::: Supplied material

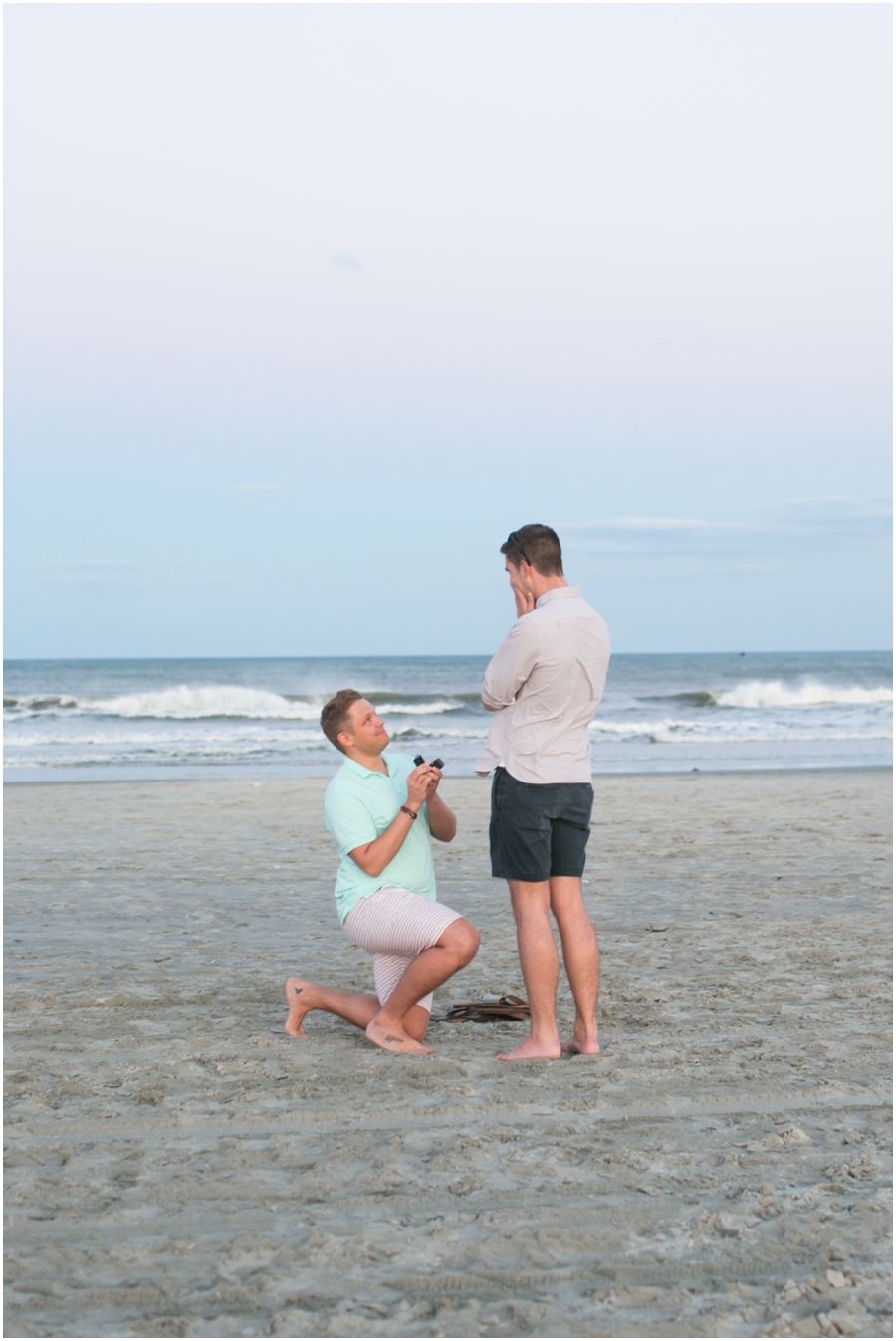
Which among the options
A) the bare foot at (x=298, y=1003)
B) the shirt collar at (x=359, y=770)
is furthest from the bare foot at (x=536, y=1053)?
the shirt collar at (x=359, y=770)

::::::
::: Supplied material

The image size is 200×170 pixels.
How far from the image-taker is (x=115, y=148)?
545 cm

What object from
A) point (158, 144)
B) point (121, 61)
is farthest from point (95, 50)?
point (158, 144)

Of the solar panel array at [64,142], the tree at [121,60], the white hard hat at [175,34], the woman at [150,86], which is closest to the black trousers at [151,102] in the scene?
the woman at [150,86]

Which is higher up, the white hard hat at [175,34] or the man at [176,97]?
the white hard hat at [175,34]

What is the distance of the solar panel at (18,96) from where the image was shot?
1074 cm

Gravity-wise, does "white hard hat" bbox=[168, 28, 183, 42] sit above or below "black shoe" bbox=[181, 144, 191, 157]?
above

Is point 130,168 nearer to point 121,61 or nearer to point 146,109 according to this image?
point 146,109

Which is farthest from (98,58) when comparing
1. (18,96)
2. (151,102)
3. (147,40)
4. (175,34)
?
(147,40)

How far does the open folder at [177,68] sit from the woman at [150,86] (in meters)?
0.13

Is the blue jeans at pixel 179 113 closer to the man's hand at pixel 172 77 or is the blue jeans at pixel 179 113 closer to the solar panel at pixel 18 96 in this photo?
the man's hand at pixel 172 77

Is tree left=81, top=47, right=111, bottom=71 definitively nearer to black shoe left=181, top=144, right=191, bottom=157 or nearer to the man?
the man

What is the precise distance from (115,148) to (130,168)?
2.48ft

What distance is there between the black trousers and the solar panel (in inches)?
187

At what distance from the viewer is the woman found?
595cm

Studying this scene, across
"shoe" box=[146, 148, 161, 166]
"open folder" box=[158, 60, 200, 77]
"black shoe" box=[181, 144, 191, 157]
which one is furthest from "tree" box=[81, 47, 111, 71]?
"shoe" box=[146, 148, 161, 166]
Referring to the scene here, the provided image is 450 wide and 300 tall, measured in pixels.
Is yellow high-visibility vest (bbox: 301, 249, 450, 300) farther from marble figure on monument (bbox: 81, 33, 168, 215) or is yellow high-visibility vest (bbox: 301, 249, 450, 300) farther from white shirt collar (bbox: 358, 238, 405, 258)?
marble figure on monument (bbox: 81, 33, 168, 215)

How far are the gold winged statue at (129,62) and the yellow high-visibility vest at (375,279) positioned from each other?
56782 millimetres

::::::
::: Supplied material

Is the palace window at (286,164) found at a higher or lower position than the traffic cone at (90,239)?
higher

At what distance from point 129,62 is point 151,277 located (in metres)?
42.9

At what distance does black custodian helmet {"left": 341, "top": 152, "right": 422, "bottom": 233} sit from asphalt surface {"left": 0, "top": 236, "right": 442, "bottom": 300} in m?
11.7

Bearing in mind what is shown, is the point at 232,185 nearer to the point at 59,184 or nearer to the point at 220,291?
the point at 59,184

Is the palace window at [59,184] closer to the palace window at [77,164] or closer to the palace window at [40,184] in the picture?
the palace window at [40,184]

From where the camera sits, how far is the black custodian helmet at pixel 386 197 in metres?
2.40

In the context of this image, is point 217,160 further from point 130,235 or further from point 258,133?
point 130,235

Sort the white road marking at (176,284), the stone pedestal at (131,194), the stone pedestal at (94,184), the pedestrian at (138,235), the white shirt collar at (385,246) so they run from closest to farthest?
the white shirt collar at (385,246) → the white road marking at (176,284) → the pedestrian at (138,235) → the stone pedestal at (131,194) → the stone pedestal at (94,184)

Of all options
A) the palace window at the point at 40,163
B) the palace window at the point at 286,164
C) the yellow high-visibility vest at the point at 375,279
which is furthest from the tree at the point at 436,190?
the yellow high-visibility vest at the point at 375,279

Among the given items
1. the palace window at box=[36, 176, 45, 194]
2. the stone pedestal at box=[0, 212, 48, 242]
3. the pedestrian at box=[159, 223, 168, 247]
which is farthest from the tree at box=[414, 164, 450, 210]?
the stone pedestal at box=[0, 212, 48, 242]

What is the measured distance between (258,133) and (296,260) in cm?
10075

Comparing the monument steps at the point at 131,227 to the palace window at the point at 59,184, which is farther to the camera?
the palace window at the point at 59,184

::::::

**Work to complete:**
Reproduce the items from the line with "In the context" up to and including the line with "the white shirt collar at (385,246) →", substituting "farther" for "further" and leaving everything else unchanged.

**Task output:**
In the context of this image, is point 217,160 farther from point 130,235 or farther from point 258,133?
point 130,235

Sort the white road marking at (176,284), the stone pedestal at (131,194), the stone pedestal at (94,184), the pedestrian at (138,235), the white shirt collar at (385,246) so they run from closest to farthest?
the white shirt collar at (385,246) → the white road marking at (176,284) → the pedestrian at (138,235) → the stone pedestal at (131,194) → the stone pedestal at (94,184)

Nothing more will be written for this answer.